#### [Requirements]
Transcribe the part of the opinion piece on Neo-conservatism starting with "Not only did" and going on through "in Northern Ireland.".

#### [Selected text]
--------------------------------------------------
Peter Oborne writes:
One of the most enduring mysteries of the modern world is the continuing influence of the 'Neo-conservatives'. This is the name given to the political philosophy championed by George W. Bush and his British prime minister buddy, whom he once greeted with the words 'Yo, Blair . . .'
A dictionary definition of 'Neo-conservatism' is 'the assertive promotion of democracy and U.S. national interest in international affairs including through military means'. Of course, this was the thinking behind the West's invasion of Iraq 15 years ago — a fiasco which I believe was the most morally shameful international disaster of recent times.
Not only did it result in the deaths of hundreds of thousands (including 179 British service personnel), but it also led to years of political chaos in Iraq, to the calamity of the Syrian civil war and the rise of Islamic State. In any sane world, those responsible would now be pariahs — disgraced and discredited men ostracised by the media and reduced to writing their pitifully self-justifying memoirs. But we don't live in such sane times.
War-monger Blair seems to be a constant presence in BBC studios — this week alone he used the Syria crisis to justify his calamitous invasion of Iraq, arrogantly called for a second referendum on Brexit and basked in praise at an event to celebrate 20 years since the Good Friday Agreement in Northern Ireland.
With breathtaking hubris, Blair urged military intervention in Syria. And with his typically sneering attitude to democracy, he urged Theresa May to authorise the use of the British military without a Commons debate. He is supported by another man who pig-headedly fails to learn the lessons of history: his chief propagandist, the thuggish Alastair Campbell.
--------------------------------------------------
Extracted listing:
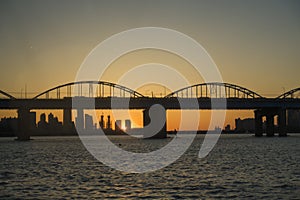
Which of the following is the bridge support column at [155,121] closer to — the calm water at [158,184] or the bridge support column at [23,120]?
the bridge support column at [23,120]

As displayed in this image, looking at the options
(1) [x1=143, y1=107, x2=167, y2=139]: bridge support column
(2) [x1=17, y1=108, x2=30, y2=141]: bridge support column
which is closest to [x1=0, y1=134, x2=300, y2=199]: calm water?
(2) [x1=17, y1=108, x2=30, y2=141]: bridge support column

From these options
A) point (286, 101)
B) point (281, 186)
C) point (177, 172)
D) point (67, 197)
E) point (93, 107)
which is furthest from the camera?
point (286, 101)

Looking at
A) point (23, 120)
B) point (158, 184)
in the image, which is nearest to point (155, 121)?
point (23, 120)

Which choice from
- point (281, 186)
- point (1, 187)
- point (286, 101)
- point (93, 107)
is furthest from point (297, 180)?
point (286, 101)

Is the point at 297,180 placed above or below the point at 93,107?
below

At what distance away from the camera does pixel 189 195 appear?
3503 centimetres

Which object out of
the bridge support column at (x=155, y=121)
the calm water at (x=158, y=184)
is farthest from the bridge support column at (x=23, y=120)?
the calm water at (x=158, y=184)

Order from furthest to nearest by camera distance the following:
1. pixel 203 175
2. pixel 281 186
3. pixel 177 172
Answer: pixel 177 172 → pixel 203 175 → pixel 281 186

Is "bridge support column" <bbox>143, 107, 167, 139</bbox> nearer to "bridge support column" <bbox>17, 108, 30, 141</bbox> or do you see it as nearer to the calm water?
"bridge support column" <bbox>17, 108, 30, 141</bbox>

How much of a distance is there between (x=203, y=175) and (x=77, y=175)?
36.2 feet

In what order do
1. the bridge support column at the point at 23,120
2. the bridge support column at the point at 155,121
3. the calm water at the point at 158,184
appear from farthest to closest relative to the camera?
the bridge support column at the point at 155,121 → the bridge support column at the point at 23,120 → the calm water at the point at 158,184

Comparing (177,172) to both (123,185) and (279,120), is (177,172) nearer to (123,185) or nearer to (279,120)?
(123,185)

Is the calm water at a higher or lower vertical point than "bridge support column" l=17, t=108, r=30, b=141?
lower

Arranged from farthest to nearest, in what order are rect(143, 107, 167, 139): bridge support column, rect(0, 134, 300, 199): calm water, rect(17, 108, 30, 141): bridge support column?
rect(143, 107, 167, 139): bridge support column → rect(17, 108, 30, 141): bridge support column → rect(0, 134, 300, 199): calm water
--------------------------------------------------
#### [Task output]
Not only did it result in the deaths of hundreds of thousands (including 179 British service personnel), but it also led to years of political chaos in Iraq, to the calamity of the Syrian civil war and the rise of Islamic State. In any sane world, those responsible would now be pariahs — disgraced and discredited men ostracised by the media and reduced to writing their pitifully self-justifying memoirs. But we don't live in such sane times.
War-monger Blair seems to be a constant presence in BBC studios — this week alone he used the Syria crisis to justify his calamitous invasion of Iraq, arrogantly called for a second referendum on Brexit and basked in praise at an event to celebrate 20 years since the Good Friday Agreement in Northern Ireland.